# Record set
- Opening Delimiter -

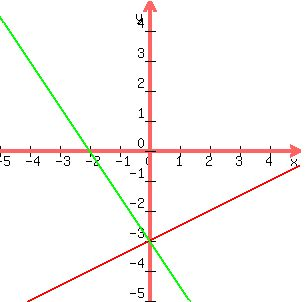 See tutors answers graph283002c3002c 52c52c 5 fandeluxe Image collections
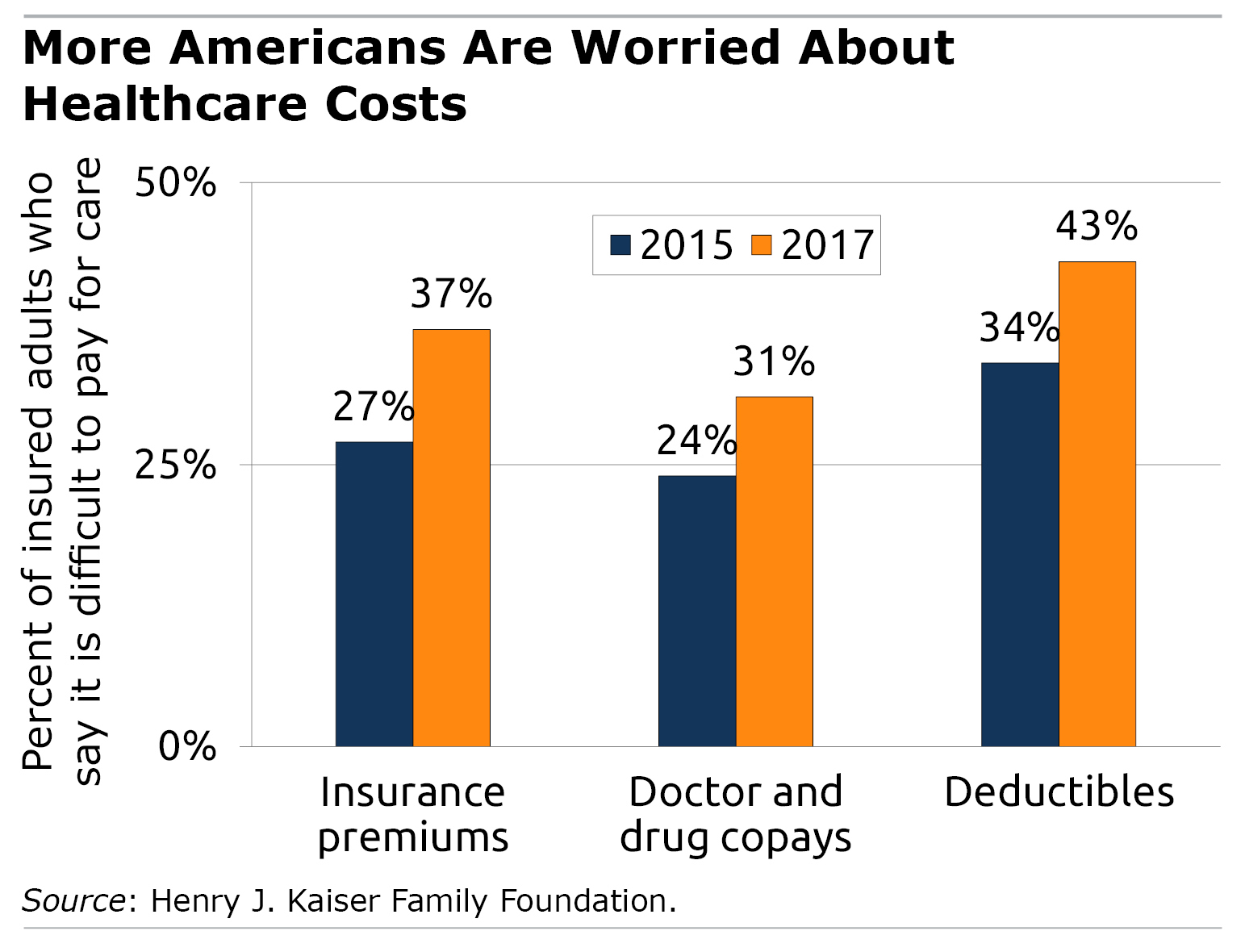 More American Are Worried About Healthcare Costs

- Closing Delimiter -
- Opening Delimiter -

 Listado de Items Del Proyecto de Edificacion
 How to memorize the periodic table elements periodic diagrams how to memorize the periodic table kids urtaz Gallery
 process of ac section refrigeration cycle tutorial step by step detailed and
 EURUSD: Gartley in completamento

- Closing Delimiter -
- Opening Delimiter -

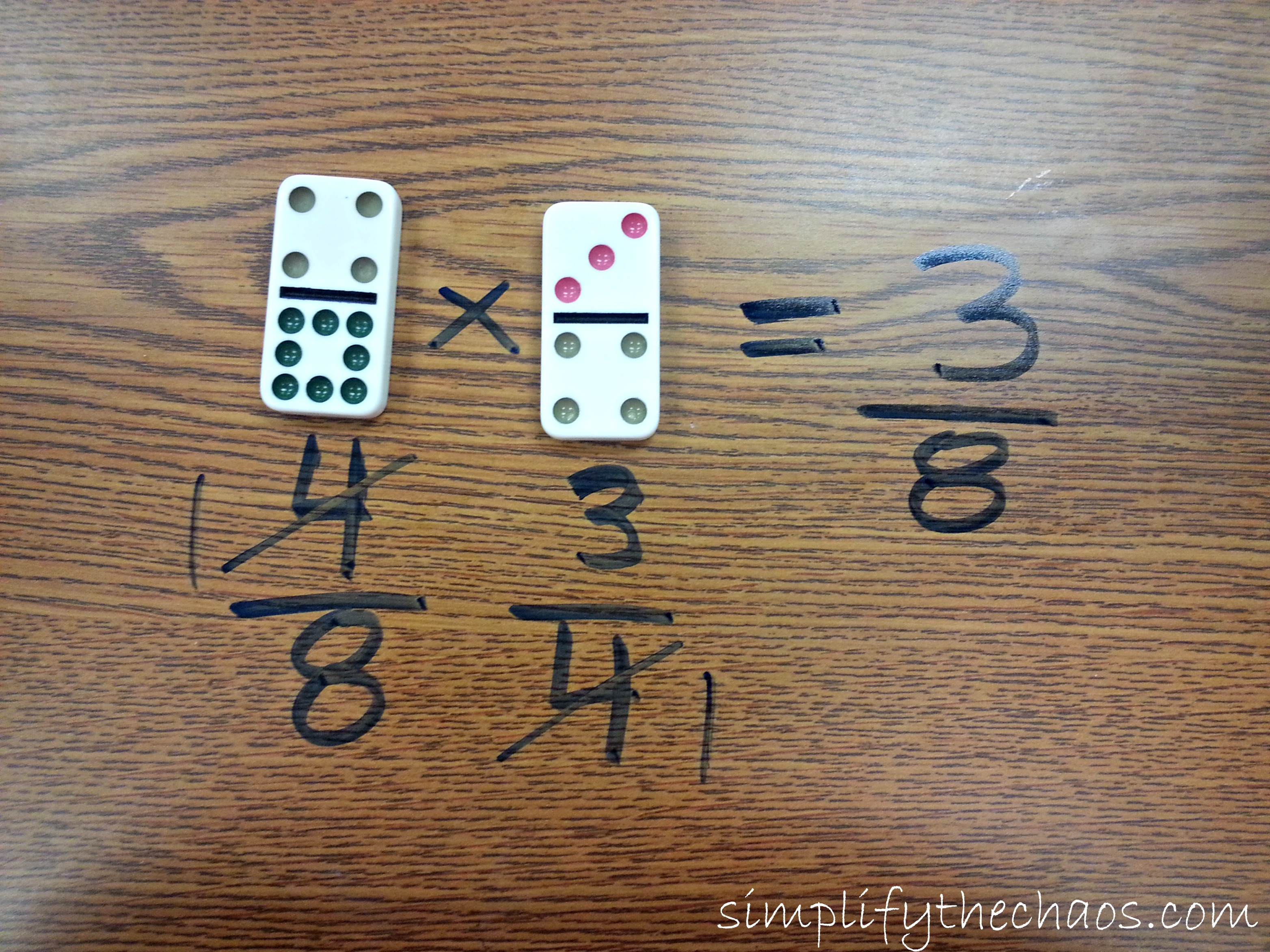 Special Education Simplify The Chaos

- Closing Delimiter -

# Assignment
Using the data above, extract exactly the lines from the one that holds "How to memorize the periodic table elements" to the one that holds "EURUSD: Gartley in completamento", both ends included, and no others.

# Reply to the exercise
 How to memorize the periodic table elements periodic diagrams how to memorize the periodic table kids urtaz Gallery
 process of ac section refrigeration cycle tutorial step by step detailed and
 EURUSD: Gartley in completamento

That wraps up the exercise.